Acontece que entre a exclusão real dos bairros da Jamaica e a exclusão algo alucinogénica de que o PM se queixa, e que este episódio subalternizou, existe uma outra, a exclusão generalizada dos não ungidos do bodo dos orçamentos públicos, das assessorias políticas, dos ajustes directos e das negociatas dos decisores políticos, e dos afastados destas esferas de influência.

Os vários outros fenómenos da semana, dos ajustes directos, do assalto político à banca e da corrupção demonstram-nos também que o nepotismo do sistema é, ele próprio, um outro importante factor de exclusão social.

É que também, ainda dentro das franjas que definem os limites da marginalidade social, há todo um universo de oportunidades e rendimentos onde não há permeabilidade nem acesso e onde existem outras exclusões.

» DADOS FORNECIDOS:

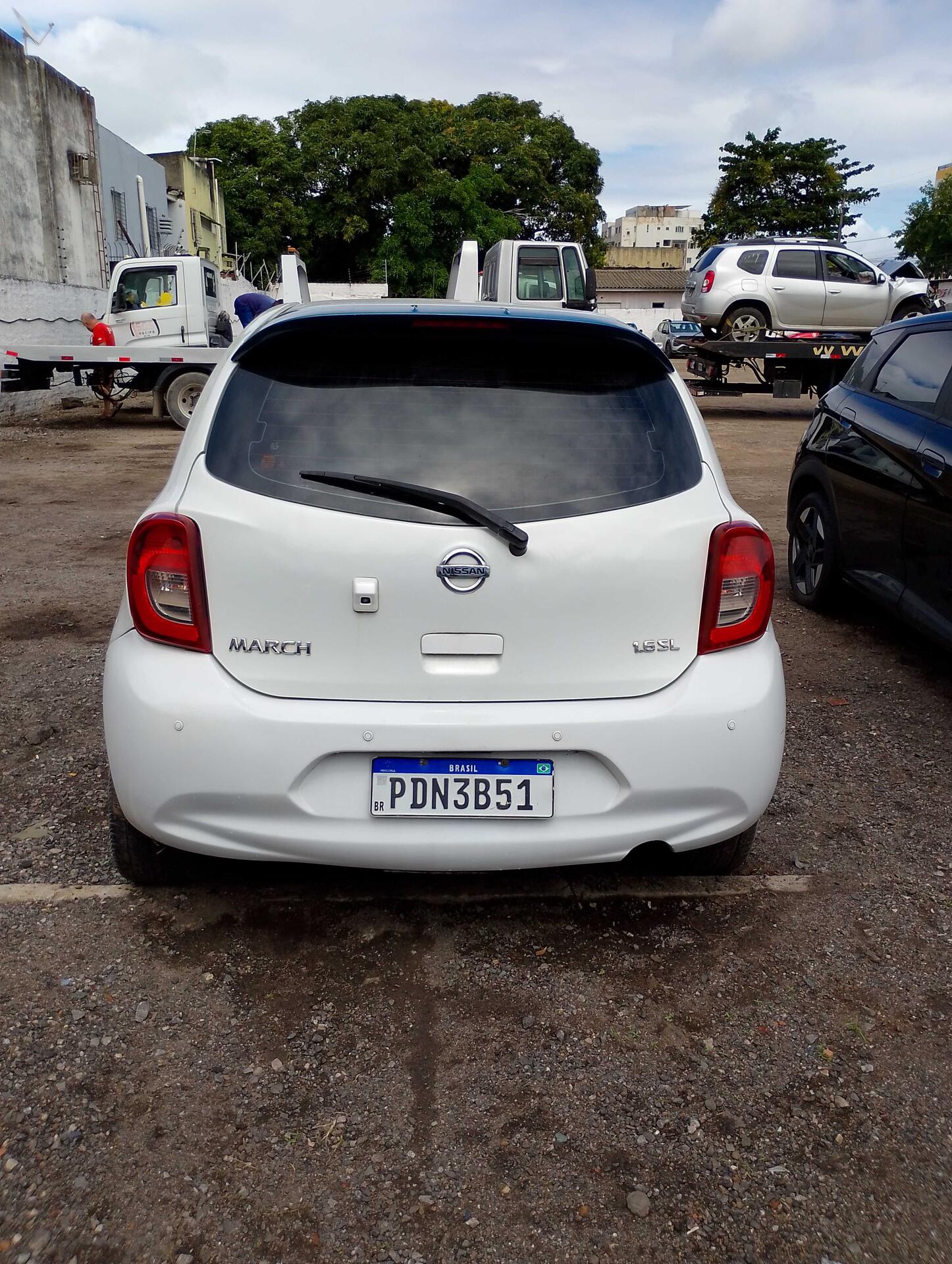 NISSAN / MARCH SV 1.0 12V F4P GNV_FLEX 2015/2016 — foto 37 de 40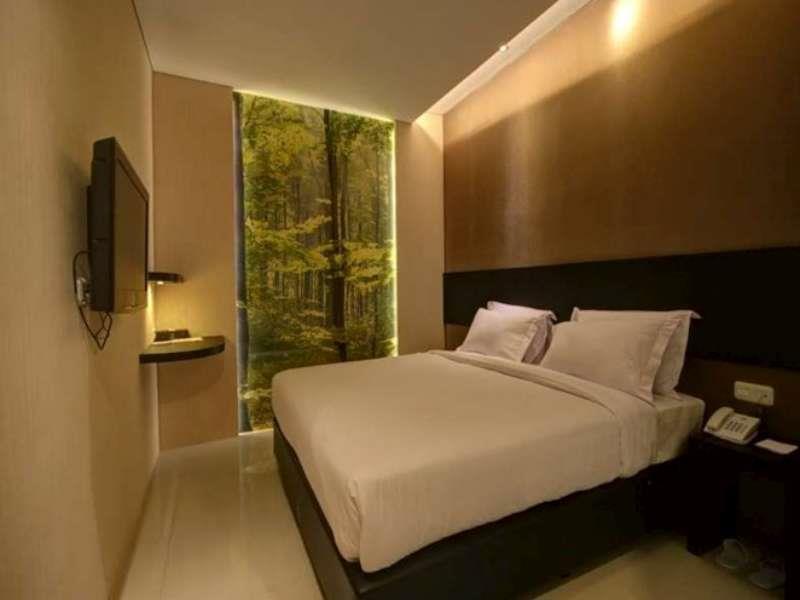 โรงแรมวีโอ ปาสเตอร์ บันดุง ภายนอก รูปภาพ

» O QUE SE PEDE:
1 – Edite o trecho do texto de origem que abre com as palavras "Acontece que entre" e fecha com "existem outras exclusões.", substituindo "nepotismo" por "favorecimento".
2 – De acordo com o texto de origem, o que os vários outros fenómenos da semana demonstram sobre o nepotismo do sistema?
A listagem é um material à parte e não tem relação com o texto de origem.

» RESPOSTAS POR ITEM:
1 –
Acontece que entre a exclusão real dos bairros da Jamaica e a exclusão algo alucinogénica de que o PM se queixa, e que este episódio subalternizou, existe uma outra, a exclusão generalizada dos não ungidos do bodo dos orçamentos públicos, das assessorias políticas, dos ajustes directos e das negociatas dos decisores políticos, e dos afastados destas esferas de influência.

Os vários outros fenómenos da semana, dos ajustes directos, do assalto político à banca e da corrupção demonstram-nos também que o favorecimento do sistema é, ele próprio, um outro importante factor de exclusão social.

É que também, ainda dentro das franjas que definem os limites da marginalidade social, há todo um universo de oportunidades e rendimentos onde não há permeabilidade nem acesso e onde existem outras exclusões.

2 – Demonstram que o nepotismo do sistema é, ele próprio, um outro importante factor de exclusão social.